The court in Perugia, which last Friday rejected appeals by Ms Knox and Mr Sollecito to be released today, said Ms Kercher had been killed by "those who knew her well" and that "more than one person" had taken part in the assault. Giving its reasons for sending the suspects back to jail, the court said the "hypothesis of an act of group violence" had been "reinforced" during the inquiry following Ms Kercher's death nearly five weeks ago.The ruling described Mr Sollecito as a young man with a fragile temperament who was impressionable and easily led. His version of events — that he spent the evening and night of the murder at his flat — was "unpardonably implausible".
The judges said they had concluded that Ms Knox and Mr Sollecito were together at 8.40 on the evening of November 1 and spent the night and the following morning together. The kitchen knife found at Mr Sollecito's flat was almost certainly the murder weapon, and had been cleaned with bleach in an attempt to wash off blood.
The court said Ms Knox was "without inhibitions" and could strike again if freed. "The role of Amanda cannot be secondary" the judges said. "She is a young woman with a multiform personality". She had a capacity for self dramatisation "which one might call fatal".

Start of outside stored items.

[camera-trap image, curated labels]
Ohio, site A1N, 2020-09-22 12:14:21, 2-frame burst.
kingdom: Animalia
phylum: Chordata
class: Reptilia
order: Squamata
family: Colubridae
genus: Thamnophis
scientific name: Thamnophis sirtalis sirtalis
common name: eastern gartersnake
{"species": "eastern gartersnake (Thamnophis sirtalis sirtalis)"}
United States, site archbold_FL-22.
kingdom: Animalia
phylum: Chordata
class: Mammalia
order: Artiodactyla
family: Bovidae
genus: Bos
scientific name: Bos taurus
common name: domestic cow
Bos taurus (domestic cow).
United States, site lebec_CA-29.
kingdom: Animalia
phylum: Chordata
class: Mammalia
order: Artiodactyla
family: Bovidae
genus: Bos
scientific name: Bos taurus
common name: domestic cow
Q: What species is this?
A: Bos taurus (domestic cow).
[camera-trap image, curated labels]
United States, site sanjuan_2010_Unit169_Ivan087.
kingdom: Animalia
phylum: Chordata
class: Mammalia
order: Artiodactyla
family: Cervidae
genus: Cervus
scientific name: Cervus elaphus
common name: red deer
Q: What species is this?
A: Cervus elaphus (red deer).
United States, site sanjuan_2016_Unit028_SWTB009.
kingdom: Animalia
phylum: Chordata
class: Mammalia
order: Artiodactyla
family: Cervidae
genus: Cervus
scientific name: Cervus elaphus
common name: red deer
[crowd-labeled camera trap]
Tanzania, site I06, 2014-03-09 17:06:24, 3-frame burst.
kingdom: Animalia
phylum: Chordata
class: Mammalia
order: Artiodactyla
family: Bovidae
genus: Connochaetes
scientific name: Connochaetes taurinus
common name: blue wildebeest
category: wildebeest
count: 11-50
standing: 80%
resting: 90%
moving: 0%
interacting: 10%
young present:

Mr Guede is expected to arrive at Rome airport from Germany tomorrow morning before being transferred to the prison in Perugia where Ms Knox and Mr Sollecito are being held.
Ms Knox initially accused Patrick Lumumba, another African immigrant in Perugia, of the murder, but later withdrew this. Mr Lumumba was questioned and released for lack of evidence. He was questioned again on Tuesday but exercised his right to remain silent, saying he had already given a full account of his movements to police that proved his innocence.
Mr Guede came to Perugia with his father at the age of 5. He speaks fluent Italian. His father returned to the Ivory Coast when he was a teenager and Mr Guede was taken in by a local family, who found him work. However, they severed relations with him after he was detained by police several times for minor drugs offences.